Top of TEXT SECTION
A covert group of senior academics are plotting a staff revolt over worries that UCL East is endangering the university’s future. Some members of the group, who style themselves as Save UCL Again, or SU(A!), are on the UCL Council, UCL’s central governing body. Sources have told The Cheese Grater that SU(A!) plan to raise their concerns directly at the next council meeting on February 14th.

Worries centre on the viability of UCL East, both financially and academically. Initial projections on the financial tenability of the project were largely optimistic and did not take into account the repercussions of the Brexit vote, with the potential reduction in EU students. There is also confusion over the status of the government loan promised by Boris Johnson, now that the former mayor has left office. Indeed, this is prompting further worries over UCL’s ability to pay back the massive £280 million loan they received from the European Investment Bank, which puts further financial pressure on the already cash-tight college.

Academics are also anxious that UCL East will prompt a move away from the science based research UCL has traditionally been renowned for, in favour of a teaching based approach. In an attempt to offer completely new degrees that would not otherwise be based in Bloomsbury, UCL revealed in a press release that they will provide “new degrees and research programmes that are developed from multi-disciplinary collaborations across the core themes of heritage, design, materials, performance, memory and media.”

However, there has been no market research conducted to gauge the interest in these new degrees. Indeed, the motivations for pursuing UCL East, apart from creating a legacy for Michael Arthur, or providing an alternative income stream, are unclear.

Despite these worries, private companies are already rushing to cash in. UPP, a private supplier of halls, who already own £245 a week Garden Halls, have invested £109 million in a new student halls in the area. When contacted, a UPP spokesperson claimed they were not able to comment on whether there had been discussions with UCL on the matter.
Bottom of TEXT SECTION
Top of RECORDS SUPPLIED
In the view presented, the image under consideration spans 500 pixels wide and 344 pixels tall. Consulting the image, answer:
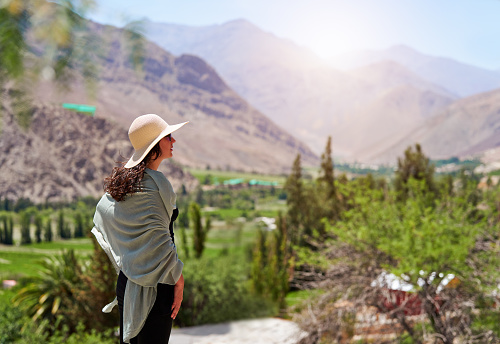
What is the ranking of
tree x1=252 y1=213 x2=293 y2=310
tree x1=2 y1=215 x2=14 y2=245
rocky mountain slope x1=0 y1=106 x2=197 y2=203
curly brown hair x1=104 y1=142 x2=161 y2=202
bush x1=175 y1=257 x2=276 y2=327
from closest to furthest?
curly brown hair x1=104 y1=142 x2=161 y2=202 < bush x1=175 y1=257 x2=276 y2=327 < tree x1=252 y1=213 x2=293 y2=310 < tree x1=2 y1=215 x2=14 y2=245 < rocky mountain slope x1=0 y1=106 x2=197 y2=203

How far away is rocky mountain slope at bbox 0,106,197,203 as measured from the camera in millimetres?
28484

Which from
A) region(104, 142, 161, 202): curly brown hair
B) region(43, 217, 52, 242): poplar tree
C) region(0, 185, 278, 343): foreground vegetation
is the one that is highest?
region(104, 142, 161, 202): curly brown hair

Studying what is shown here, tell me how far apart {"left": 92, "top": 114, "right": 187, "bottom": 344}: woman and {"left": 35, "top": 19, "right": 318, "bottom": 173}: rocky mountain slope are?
41.5 meters

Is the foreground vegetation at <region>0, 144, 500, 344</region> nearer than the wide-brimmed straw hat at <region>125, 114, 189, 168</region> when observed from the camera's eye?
No

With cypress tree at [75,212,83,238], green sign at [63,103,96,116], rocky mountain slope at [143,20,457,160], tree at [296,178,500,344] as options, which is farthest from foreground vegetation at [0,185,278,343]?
rocky mountain slope at [143,20,457,160]

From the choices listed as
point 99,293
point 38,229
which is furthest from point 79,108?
point 99,293

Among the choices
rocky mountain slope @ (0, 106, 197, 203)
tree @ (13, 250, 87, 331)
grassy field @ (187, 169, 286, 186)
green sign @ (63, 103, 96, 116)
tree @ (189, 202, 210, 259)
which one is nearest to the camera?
tree @ (13, 250, 87, 331)

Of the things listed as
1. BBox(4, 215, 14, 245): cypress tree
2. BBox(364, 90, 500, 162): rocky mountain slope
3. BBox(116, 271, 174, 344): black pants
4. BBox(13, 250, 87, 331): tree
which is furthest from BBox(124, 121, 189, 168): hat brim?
BBox(364, 90, 500, 162): rocky mountain slope

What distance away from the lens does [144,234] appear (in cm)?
134

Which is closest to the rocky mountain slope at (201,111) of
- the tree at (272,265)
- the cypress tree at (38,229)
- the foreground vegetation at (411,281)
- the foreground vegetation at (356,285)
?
the cypress tree at (38,229)

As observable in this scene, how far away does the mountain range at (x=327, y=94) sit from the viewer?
423ft

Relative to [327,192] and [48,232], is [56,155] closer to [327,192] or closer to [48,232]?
[48,232]

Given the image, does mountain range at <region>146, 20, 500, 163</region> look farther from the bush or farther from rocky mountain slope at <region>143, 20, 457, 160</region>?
the bush

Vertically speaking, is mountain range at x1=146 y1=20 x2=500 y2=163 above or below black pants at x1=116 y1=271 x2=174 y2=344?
above
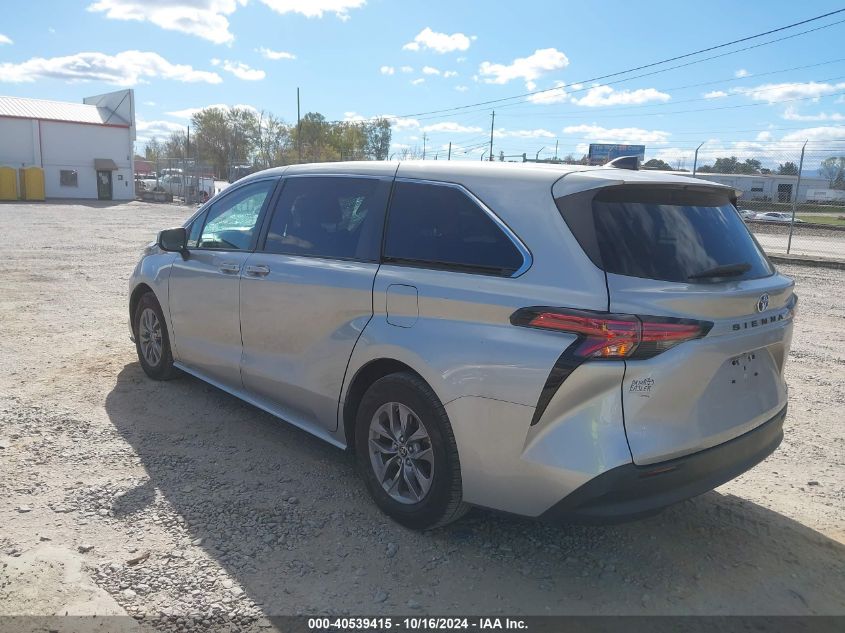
Bottom of RECORDS SUPPLIED
Rewrite the part of the UCL East article that opens with "A covert group" and closes with "on February 14th.", swapping "senior academics" for "senior lecturers".

_WRITTEN ANSWER_:
A covert group of senior lecturers are plotting a staff revolt over worries that UCL East is endangering the university’s future. Some members of the group, who style themselves as Save UCL Again, or SU(A!), are on the UCL Council, UCL’s central governing body. Sources have told The Cheese Grater that SU(A!) plan to raise their concerns directly at the next council meeting on February 14th.